#### WORK INSTRUCTIONS:
Count the lines in the records below that contain the string "each", matching case exactly, and reply with the number only.

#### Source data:
________

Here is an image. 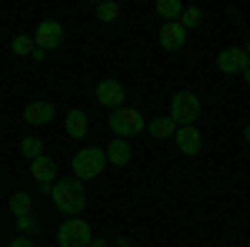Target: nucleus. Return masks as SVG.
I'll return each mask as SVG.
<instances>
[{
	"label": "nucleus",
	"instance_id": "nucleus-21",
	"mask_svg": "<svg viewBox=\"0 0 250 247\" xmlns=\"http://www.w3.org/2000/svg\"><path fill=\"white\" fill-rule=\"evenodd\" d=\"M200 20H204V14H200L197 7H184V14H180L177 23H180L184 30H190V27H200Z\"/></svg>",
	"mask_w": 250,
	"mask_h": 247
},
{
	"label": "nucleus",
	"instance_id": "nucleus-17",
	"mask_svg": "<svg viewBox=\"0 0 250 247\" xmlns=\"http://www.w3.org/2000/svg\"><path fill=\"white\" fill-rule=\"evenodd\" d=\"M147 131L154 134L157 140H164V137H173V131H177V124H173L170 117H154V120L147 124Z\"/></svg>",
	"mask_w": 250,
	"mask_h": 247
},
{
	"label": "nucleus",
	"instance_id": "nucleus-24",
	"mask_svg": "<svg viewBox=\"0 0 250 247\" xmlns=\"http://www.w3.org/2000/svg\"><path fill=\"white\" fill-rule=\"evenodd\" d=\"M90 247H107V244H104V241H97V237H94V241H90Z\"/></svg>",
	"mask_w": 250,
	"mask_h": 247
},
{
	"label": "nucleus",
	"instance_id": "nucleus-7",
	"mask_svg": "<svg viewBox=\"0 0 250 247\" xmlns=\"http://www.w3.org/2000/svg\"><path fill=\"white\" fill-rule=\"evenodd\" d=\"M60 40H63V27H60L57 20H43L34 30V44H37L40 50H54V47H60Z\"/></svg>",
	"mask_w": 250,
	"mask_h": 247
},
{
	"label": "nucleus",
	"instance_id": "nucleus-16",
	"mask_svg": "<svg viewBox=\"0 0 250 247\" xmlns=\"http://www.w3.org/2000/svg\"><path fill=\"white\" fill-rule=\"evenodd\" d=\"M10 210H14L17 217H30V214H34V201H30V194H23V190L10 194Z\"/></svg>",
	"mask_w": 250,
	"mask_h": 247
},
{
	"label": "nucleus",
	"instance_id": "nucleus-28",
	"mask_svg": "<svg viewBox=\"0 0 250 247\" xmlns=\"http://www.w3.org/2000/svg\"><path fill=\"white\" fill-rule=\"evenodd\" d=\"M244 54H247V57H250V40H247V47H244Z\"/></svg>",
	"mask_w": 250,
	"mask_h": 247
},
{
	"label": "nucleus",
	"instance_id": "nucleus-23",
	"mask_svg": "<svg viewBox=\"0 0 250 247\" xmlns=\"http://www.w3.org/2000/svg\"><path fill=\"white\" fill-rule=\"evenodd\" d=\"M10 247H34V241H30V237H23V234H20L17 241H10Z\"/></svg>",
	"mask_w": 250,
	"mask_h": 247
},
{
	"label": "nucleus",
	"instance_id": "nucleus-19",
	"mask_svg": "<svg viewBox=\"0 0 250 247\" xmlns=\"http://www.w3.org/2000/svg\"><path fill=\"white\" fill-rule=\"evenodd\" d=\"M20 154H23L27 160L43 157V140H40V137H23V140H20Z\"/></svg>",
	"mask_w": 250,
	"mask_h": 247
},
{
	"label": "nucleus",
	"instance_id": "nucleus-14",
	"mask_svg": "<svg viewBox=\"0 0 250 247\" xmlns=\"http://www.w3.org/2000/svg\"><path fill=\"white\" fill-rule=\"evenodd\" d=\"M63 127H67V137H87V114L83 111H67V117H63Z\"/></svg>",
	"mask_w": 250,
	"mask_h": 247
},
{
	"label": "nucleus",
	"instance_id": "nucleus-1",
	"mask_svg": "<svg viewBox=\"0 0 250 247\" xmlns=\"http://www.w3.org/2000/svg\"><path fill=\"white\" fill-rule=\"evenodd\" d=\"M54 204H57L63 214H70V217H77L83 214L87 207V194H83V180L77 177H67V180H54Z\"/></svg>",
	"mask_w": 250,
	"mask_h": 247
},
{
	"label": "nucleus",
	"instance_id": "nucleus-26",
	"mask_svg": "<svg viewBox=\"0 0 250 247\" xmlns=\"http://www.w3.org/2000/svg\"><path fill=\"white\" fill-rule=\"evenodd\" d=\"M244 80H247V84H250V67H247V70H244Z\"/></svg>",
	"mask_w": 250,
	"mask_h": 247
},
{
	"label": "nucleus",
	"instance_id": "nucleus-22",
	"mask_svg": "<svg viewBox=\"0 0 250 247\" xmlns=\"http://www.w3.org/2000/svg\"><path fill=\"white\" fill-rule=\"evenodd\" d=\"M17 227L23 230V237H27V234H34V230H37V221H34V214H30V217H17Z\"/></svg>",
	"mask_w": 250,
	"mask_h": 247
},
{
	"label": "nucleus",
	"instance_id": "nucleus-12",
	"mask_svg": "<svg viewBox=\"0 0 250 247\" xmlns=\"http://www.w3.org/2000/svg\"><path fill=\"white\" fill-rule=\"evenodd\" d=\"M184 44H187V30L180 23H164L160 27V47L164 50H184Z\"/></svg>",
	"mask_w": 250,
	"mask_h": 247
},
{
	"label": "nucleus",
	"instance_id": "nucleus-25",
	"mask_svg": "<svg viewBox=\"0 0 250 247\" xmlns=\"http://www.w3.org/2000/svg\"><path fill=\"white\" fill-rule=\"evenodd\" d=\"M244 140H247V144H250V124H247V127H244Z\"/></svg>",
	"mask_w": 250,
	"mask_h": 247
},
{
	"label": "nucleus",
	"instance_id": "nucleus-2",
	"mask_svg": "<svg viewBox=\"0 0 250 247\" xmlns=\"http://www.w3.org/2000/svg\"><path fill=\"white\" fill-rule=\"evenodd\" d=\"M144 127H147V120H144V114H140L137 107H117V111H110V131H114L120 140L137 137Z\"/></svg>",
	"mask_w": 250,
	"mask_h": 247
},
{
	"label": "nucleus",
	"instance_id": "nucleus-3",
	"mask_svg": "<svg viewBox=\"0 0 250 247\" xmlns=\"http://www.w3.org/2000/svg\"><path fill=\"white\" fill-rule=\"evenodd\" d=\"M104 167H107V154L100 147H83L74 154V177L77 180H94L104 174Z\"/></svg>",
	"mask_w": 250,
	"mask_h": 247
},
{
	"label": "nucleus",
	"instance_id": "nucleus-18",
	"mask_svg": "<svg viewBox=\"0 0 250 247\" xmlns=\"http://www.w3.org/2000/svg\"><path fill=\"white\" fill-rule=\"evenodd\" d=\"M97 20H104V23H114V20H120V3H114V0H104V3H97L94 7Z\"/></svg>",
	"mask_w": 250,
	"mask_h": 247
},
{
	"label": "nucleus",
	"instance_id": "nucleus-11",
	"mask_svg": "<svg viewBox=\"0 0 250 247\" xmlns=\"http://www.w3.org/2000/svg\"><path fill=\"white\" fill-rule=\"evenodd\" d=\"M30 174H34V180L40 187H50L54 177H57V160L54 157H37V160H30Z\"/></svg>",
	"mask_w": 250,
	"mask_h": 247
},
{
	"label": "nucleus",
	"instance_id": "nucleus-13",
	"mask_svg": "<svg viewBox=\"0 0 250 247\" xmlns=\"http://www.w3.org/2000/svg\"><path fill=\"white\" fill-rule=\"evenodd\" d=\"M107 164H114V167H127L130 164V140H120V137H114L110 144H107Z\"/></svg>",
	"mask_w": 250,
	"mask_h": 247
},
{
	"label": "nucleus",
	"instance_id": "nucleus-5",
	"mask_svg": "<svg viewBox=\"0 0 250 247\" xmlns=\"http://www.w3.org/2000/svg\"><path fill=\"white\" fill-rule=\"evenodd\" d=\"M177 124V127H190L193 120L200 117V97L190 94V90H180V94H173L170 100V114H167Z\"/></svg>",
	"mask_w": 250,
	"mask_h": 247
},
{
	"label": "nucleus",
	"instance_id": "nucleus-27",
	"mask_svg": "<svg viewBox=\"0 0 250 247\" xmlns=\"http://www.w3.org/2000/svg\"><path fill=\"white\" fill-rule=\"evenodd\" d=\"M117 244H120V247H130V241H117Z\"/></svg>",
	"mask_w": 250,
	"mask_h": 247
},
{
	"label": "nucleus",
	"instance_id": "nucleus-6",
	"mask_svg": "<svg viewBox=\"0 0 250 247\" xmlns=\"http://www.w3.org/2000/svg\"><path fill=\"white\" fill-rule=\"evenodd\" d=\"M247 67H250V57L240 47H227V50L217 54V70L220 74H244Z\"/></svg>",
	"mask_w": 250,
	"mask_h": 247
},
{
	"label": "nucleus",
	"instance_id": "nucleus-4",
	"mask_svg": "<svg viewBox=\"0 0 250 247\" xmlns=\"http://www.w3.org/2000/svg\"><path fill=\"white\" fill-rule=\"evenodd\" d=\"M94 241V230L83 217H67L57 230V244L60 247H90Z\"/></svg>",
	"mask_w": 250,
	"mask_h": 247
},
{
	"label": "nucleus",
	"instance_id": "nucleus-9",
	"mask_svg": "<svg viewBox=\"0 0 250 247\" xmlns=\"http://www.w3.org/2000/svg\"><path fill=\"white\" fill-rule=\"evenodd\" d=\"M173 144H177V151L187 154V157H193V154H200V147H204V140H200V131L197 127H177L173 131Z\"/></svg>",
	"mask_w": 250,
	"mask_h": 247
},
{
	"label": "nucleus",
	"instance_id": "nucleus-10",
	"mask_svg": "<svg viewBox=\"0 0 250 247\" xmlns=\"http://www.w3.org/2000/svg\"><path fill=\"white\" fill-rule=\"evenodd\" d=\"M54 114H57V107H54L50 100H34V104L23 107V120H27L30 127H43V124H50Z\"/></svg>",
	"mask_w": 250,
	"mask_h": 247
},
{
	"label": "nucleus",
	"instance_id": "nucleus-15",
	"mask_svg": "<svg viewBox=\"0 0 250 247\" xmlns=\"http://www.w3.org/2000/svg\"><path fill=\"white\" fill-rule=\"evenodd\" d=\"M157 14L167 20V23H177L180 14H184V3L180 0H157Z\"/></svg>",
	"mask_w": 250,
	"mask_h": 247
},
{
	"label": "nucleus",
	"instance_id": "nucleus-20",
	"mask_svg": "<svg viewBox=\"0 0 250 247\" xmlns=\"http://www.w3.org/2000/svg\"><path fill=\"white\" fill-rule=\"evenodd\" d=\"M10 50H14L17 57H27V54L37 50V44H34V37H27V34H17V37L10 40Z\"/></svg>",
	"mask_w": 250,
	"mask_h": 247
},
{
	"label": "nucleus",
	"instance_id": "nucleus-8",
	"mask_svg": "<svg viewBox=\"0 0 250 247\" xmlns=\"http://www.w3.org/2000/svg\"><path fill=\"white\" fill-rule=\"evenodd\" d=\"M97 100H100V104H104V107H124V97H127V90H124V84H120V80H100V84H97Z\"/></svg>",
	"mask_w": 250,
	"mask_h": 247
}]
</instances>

________

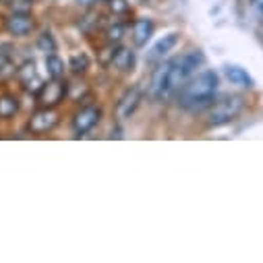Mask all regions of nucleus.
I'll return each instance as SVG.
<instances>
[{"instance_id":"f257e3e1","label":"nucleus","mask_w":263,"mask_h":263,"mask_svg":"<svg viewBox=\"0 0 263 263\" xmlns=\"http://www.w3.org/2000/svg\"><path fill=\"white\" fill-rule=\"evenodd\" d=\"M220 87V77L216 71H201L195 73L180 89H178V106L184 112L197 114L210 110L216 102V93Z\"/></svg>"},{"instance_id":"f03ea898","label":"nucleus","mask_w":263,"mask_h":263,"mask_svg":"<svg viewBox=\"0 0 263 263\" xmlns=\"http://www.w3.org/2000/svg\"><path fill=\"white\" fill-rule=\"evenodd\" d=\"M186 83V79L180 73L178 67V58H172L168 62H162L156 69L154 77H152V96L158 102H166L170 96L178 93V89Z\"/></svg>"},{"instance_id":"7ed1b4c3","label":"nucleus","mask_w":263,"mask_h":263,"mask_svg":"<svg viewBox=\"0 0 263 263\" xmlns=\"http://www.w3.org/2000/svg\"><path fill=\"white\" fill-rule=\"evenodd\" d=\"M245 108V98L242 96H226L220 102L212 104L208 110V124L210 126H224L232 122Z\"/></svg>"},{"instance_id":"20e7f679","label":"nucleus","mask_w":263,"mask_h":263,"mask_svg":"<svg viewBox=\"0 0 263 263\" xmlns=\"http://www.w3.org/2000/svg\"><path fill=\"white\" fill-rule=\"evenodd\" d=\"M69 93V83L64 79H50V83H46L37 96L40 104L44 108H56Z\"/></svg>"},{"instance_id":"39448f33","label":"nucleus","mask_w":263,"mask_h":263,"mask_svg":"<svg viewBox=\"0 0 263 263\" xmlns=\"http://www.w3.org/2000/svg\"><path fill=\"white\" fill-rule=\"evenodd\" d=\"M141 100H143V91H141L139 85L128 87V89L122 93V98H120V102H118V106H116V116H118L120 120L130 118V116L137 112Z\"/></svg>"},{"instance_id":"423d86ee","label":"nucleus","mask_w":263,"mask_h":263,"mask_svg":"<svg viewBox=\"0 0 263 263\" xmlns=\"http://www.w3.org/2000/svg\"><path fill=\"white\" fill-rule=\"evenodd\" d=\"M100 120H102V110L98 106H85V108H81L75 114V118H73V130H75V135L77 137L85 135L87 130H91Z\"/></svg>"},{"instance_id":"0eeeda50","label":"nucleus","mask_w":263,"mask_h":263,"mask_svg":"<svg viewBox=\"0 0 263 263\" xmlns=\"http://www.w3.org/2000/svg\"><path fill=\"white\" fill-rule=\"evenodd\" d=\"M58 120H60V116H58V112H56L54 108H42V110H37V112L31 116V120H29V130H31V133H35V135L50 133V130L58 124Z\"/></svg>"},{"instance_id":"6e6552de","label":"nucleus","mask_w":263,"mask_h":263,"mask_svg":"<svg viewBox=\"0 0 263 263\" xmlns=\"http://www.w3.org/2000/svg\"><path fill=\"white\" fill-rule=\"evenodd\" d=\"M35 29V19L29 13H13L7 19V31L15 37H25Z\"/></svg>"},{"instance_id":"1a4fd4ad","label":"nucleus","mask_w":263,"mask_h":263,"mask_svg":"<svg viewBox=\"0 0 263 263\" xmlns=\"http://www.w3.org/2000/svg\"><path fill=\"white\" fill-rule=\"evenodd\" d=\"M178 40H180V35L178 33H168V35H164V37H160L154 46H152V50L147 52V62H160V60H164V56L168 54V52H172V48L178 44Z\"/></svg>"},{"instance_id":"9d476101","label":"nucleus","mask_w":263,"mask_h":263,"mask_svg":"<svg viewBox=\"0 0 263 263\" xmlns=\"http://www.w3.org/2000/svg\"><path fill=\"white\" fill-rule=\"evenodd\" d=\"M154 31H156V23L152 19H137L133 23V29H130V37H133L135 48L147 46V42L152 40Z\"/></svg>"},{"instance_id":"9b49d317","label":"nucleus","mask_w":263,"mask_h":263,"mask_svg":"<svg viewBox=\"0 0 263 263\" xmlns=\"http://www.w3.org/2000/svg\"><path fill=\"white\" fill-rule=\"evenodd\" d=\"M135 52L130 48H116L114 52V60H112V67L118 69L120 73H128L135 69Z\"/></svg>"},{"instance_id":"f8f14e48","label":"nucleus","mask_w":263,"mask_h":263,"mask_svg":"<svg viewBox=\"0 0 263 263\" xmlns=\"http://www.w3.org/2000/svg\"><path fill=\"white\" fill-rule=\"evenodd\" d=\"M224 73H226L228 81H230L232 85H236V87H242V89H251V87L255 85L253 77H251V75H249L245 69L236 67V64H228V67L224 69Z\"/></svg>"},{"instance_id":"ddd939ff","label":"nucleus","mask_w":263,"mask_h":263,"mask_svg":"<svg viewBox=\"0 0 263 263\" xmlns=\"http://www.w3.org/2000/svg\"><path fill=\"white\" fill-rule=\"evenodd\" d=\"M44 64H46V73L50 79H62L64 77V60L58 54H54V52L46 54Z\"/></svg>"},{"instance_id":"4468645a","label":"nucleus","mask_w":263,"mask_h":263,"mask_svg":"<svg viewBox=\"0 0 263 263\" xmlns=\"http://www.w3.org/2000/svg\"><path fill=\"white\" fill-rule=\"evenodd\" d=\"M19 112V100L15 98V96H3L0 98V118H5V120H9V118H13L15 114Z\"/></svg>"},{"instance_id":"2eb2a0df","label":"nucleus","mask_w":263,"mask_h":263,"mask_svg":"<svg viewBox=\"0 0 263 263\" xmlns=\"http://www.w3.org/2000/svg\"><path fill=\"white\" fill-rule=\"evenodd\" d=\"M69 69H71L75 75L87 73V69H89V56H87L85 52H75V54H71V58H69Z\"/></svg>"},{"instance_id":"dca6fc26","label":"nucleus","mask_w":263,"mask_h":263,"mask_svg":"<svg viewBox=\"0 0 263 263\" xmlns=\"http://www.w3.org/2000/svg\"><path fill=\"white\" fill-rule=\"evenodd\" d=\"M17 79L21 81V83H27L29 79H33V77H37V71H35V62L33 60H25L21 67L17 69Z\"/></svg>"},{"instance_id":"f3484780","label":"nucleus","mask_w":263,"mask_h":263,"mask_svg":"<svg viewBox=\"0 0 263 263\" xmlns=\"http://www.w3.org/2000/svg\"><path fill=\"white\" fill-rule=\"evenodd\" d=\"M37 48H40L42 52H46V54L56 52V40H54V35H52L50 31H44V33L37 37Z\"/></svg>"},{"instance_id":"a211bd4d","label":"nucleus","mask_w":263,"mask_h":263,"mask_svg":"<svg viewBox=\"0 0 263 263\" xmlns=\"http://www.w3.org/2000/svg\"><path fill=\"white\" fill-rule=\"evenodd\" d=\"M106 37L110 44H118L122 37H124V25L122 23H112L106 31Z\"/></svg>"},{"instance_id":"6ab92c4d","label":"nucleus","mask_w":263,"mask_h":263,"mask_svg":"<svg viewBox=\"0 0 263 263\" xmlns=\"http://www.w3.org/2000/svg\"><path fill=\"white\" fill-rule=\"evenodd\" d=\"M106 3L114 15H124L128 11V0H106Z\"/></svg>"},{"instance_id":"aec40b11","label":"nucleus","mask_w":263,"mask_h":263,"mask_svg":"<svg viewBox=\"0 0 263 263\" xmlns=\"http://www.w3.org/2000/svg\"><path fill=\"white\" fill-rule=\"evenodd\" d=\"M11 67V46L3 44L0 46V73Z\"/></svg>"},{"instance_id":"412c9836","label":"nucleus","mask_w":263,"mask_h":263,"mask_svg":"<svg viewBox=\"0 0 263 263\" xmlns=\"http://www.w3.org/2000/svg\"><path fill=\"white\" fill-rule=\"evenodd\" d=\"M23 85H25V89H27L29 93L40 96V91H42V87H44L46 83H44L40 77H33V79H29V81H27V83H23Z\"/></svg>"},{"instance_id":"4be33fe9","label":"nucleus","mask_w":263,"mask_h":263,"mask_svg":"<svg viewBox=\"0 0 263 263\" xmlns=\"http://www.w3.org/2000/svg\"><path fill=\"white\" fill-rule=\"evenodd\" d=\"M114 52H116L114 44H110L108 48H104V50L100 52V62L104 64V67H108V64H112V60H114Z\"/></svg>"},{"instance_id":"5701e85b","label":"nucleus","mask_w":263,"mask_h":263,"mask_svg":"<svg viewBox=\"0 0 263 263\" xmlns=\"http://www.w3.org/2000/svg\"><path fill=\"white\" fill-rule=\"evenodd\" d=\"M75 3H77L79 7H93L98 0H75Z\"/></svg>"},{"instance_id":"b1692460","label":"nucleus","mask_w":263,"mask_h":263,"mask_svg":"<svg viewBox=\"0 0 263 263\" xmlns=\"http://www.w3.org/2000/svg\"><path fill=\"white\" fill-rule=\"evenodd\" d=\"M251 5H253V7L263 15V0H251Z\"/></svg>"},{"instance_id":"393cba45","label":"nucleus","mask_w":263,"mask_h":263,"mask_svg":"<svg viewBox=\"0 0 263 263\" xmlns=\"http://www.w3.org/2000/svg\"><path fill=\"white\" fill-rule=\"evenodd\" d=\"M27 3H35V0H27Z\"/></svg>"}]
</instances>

________

#### REPLY TO THE EXERCISE:
2